I’m actually more or less comfortable with any of those. But be careful, there are some people who refuse to identify as gay (I used to be like that), and there are others who will be offended if a “less charged” term than “gay” is offered. Listen to how people talk about themselves. Let them guide your vocabulary. Be flexible, and slow to judge.
Now, there’s another massive question attached to all of this. Should we even call ourselves “gay Christians?” Why identify ourselves by our struggles? Doesn’t this take the focus away from what Christ is doing in our lives?
I will hopefully write more about this later, but being gay does not just raise moral questions; being gay is a social reality. I don’t think there is any weighty, theological equivalence between sexual orientation and skin color, but there is definitely a social equivalence whether the church wants to acknowledge it or not. Though I do not align myself with the LGBTQ community per se, we share some common life experiences. A group of Christians who are all attracted to the same sex is not the same as a group of Christians who struggle with anger issues because the “angry Christians” haven’t been wrongly marginalized or abused for struggling with anger like gay Christians have been for their sexuality.
This is absurdly over-simplified, but I hope it’s making some sense. I am willing to, at times, say that I’m a “gay Christian” because it conveys a social existence that would not be effectively communicated otherwise.
It’s not like I wear this as a title that I always use to qualify my Christianity. Not at all. It is Christ and only Christ who defines my identity. I am being renewed and conformed into his image and by his overwhelming grace alone have I been labeled a son of God. That is my only essential identity. But, we live in a world where it is very helpful to have other identifiers, and I do not feel like I am cheapening Christ’s work in me at all by sometimes using those three letters.
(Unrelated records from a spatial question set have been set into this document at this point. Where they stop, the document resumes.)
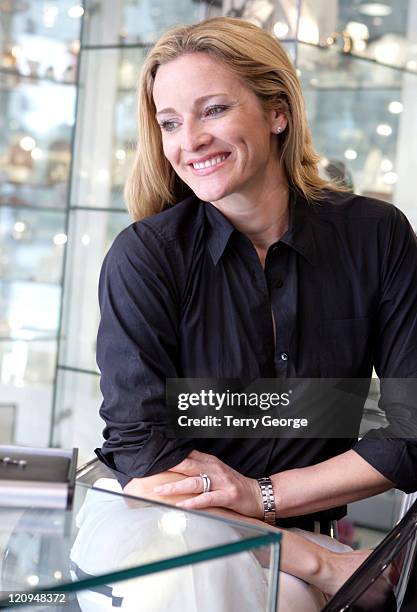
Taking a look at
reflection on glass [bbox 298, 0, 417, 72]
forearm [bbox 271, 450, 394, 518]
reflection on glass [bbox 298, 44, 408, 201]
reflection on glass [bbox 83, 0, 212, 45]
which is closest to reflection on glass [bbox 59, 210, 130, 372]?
reflection on glass [bbox 83, 0, 212, 45]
I only say “gay Christian” when I am specifically talking about my experiences as a gay man or about the topic of homosexuality as a whole. It’s not like I see “gay” as its own denomination (but if it were we would never have taupe carpet, ever!).
I had a hard time writing this because I’m not sure it makes sense unless you’ve personally experienced being gay in Christian circles… but hopefully this helps somehow. I want to do justice to the very real social difference of being gay without making it essential to who I am in Christ. This usually means evaluating conversations moment-by-moment and trying to figure out the best way to express myself to whomever I am talking. It’s a tricky thing to navigate.
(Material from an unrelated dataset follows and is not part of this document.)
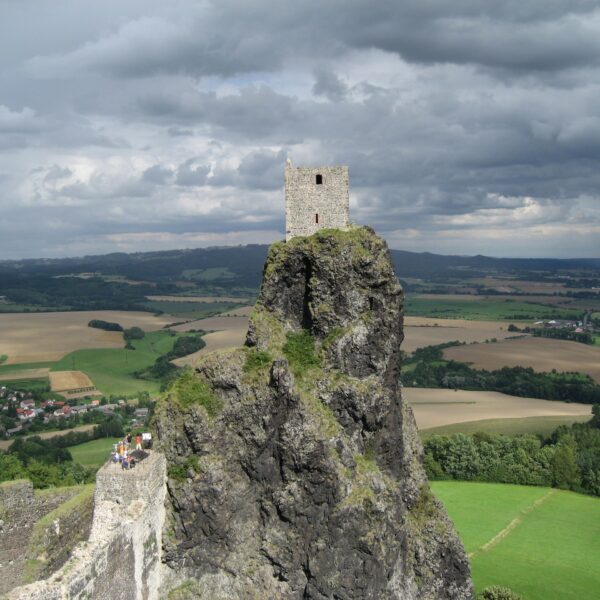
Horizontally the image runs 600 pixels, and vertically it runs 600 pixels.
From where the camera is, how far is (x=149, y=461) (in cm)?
2847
So most importantly I just ask that there would be a willingness to listen and not force meanings onto labels people use until they define them. The church, and society, have been unilaterally forcing meaning and stigma onto gay people for a tragically long time, and it’s always nice to have a little freedom from that pressure. See my previous post on listening for more about that.
It is difficult for me to speak in that tension between wanting to humbly accommodate the perspective of whoever I’m talking with, making sure they are understanding what I’m saying and feeling welcomed in the conversation, and wanting to be consistent in my own self-referential vocabulary. It’s hard, and can be really frustrating when people refuse to believe I can call myself a “gay Christian” without sinning, but I’ve found it is most important to communicate the astounding goodness of God and how my life, my identity, is fully caught up in his transforming work. I hope, at least, that I have accomplished that much.